Here's how the algorithm would work step-by-step:

  1. For each word in the word list, create a pointer that starts at the beginning of the word.
  2. Go through the big string, character by character.
  3. For each character in the big string, check each word's pointer. If the character in the big string matches the character that the word's pointer is pointing to, advance that pointer to the next character in the word.
  4. If a word's pointer reaches the end of the word, that means that word is a subsequence of the big string. Count it.
  5. After you have gone through the entire big string, the number of words with pointers at the end is the answer.

Code Implementation

def number_of_matching_subsequences(big_string, words):
    word_pointers = [0] * len(words)
    matching_subsequence_count = 0

    # Iterate through the big string
    for big_string_character in big_string:

        for word_index, word in enumerate(words):
            # Check if the current character matches the character pointed to by the pointer
            if word_pointers[word_index] < len(word) and big_string_character == word[word_pointers[word_index]]:
                # Advance the pointer if there is a match
                word_pointers[word_index] += 1

            # Check if the word has been fully matched
            if word_pointers[word_index] == len(word):
                matching_subsequence_count += 1
                # Reset the pointer so the word is only counted once
                word_pointers[word_index] = float('inf')

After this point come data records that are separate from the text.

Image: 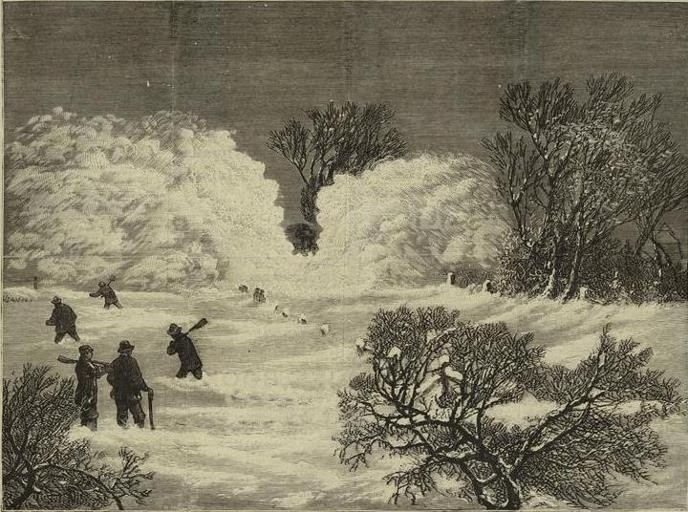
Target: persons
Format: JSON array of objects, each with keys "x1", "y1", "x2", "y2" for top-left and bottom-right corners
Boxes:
[
  {"x1": 45, "y1": 296, "x2": 80, "y2": 344},
  {"x1": 75, "y1": 344, "x2": 107, "y2": 430},
  {"x1": 104, "y1": 340, "x2": 153, "y2": 428},
  {"x1": 89, "y1": 280, "x2": 122, "y2": 310},
  {"x1": 164, "y1": 323, "x2": 206, "y2": 381}
]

    return matching_subsequence_count

Big(O) Analysis

Time Complexity
O(S + L*W)The solution iterates through the big string S of length S once. Inside this loop, for each character in S, it potentially iterates through all the words in the word list L (of length L). For each word in the word list, it checks its pointer against the current character in S. The maximum length of all words in the word list is represented as W. Therefore, the time complexity for checking the pointers is L * W within the loop iterating through S. Thus, the overall time complexity is O(S + L*W).
Space Complexity
O(L)The primary auxiliary space usage comes from storing the pointers for each word in the word list. Since we have to keep track of the current index/pointer for each of the L words in the word list, where L is the number of words in the word list, the space required will be proportional to the number of words. Therefore, the space complexity is O(L).

Edge Cases

Empty string S or empty words array
How to Handle:
If S is empty, return 0. If words is empty, return 0.
String S is very long
How to Handle:
Pre-compute indices for each character of S to improve efficiency for repeated subsequence checks.
A word in words is longer than S
How to Handle:
A word longer than S cannot be a subsequence, so skip it.
The words array contains duplicate words
How to Handle:
Count each unique word and its frequency to avoid redundant subsequence checks, incrementing result by frequency.
All words are subsequences of S
How to Handle:
The solution should correctly count all words as subsequences if they are indeed subsequences.
No words are subsequences of S
How to Handle:
The solution should return 0 if no words are subsequences of S.
Word contains characters not in S
How to Handle:
The solution should identify that the word cannot be a subsequence and skip counting it.
Extremely long words array with many distinct words
How to Handle:
Efficient data structures are needed to quickly check and count subsequences to avoid exceeding time limit.